The Gaulish ethnonym Caletoi literally means 'the hard ones', that is to say 'the stubborn' or 'the tough'. It derives from the Proto-Celtic stem *kaleto- ('hard, cruel, strong'; cf. Old Irish calath 'heroic, Middle Welsh caled 'hard'), itself from Proto-Indo-European *ḱelto-, meaning 'cold' (cf. Avest. sarǝta- 'cold', OEng. haeled 'hero', Lat. callēre 'to be hardened [by the experience], insensible').

The Pays de Caux, attested in 843 as Pago Calcis (Kaleto in 1206), is named after the tribe.

== Geography ==
The Calates occupied the coastal part of what is now the Seine-Maritime department, namely the Pays de Caux and the Pays de Bray. They dwelled north of the neighbouring Veliocasses, and were separated from the Ambiani in the northeast by a minor tribe, the Catoslugi.

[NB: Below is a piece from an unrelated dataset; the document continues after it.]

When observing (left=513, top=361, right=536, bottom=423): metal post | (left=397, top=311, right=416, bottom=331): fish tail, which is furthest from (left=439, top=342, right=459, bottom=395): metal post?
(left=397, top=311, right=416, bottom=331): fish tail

Their pre-Roman oppida were the Cité de Limes at Bracquemont, a cliff-edge site, and the Camp du Canada at Fécamp, which is often regarded as a representative example of so-called 'Belgic-type' fortifications.

In the early Roman Empire, the capital of the Caletes was Juliobona (modern Lillebonne). Founded in the Augustan period, the city developed mainly during the 1st and 2nd centuries AD, before being destroyed by a fire toward the end of the 3rd century and subsequently losing its status as a civitas capital. Another Caletes settlement was located on the Seine estuary at Caracotinum/Gravinum (modern Harfleur), founded around 15 AD.

== History ==
During the Gallic Wars, the Caletes are said to have supplied a contingent of 10,000 men to the Belgic coalition in 57 BC, but this force appears to have been markedly smaller in 52 BC, when they are recorded as being associated with the Armorican peoples lining the Ocean, for a total of 20,000 men. They reappear the following year in the Belgic coalition formed around the Bellovaci.

== Culture ==
Whether the Catales should be regarded as Gallic or Belgic is debatable. Caesar appears to attribute them to Belgica, their coins were of Belgic type, and they joined the Belgic opposition to Rome 57 BC. But, elsewhere, Caesar lists them along Armorican peoples, and they were not, unless briefly, part of the province of Gallia Belgica under the Roman Empire.